## PASSAGE TO READ
......

Fiorentino split the 2009 campaign between Norfolk and the Double-A Bowie Baysox, hitting .299/.375/.487 with 12 home runs, 67 RBI, and 15 stolen bases across 109 total appearances. On October 29, 2009, Fiorentino was removed from the 40-man roster and sent outright to Triple-A Norfolk.

===Hiroshima Toyo Carp===
On January 31, 2010, Fiorentino signed a minor league contract with the Baltimore Orioles. He was released to sign with the Hiroshima Toyo Carp of Nippon Professional Baseball. Fiorentino made 44 appearances for Hiroshima, slashing .246/.356/.325 with two home runs, 15 RBI, and two stolen bases.

===Atlanta Braves===
On May 4, 2011, Fiorentino was traded to the Atlanta Braves in exchange for cash considerations. He hit .238 with one home run and four RBI across 13 games for the Double–A Mississippi Braves; following a promotion to the Triple–A Gwinnett Braves, Fiorentino batted .260/.349/.394 with five home runs, 20 RBI, and three stolen bases (across 80 games).

......

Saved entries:

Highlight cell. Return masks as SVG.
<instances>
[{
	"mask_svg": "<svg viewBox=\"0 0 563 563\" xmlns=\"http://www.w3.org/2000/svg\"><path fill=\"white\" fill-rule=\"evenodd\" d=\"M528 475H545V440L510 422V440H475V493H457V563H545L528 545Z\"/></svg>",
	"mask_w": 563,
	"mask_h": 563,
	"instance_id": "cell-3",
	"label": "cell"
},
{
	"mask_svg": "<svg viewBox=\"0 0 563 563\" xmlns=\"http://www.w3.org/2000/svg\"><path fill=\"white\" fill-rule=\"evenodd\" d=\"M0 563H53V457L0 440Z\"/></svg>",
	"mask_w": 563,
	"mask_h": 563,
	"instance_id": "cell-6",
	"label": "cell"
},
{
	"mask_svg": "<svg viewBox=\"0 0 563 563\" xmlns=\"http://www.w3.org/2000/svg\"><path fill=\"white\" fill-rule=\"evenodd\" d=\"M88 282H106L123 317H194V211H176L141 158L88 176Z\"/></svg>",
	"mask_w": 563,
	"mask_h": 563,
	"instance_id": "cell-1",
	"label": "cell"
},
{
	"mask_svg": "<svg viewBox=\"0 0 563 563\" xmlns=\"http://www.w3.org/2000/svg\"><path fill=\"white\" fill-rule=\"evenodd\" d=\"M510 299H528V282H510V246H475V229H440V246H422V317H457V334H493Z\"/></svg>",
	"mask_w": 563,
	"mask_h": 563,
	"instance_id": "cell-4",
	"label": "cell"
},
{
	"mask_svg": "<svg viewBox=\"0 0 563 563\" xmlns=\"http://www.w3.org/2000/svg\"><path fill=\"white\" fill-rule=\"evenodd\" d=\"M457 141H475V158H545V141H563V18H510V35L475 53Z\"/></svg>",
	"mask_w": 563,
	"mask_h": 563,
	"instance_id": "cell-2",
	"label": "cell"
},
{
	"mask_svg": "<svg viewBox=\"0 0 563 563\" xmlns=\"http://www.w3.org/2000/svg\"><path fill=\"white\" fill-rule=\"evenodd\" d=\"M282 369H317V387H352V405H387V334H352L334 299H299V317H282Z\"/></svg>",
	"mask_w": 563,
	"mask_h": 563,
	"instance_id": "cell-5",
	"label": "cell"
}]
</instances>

......

## YOUR TASK
From the passage on Fiorentino's baseball career, return everything from "Fiorentino split the" down to "to Triple-A Norfolk.", copied word for word.

## RESULT OF THE TASK
Fiorentino split the 2009 campaign between Norfolk and the Double-A Bowie Baysox, hitting .299/.375/.487 with 12 home runs, 67 RBI, and 15 stolen bases across 109 total appearances. On October 29, 2009, Fiorentino was removed from the 40-man roster and sent outright to Triple-A Norfolk.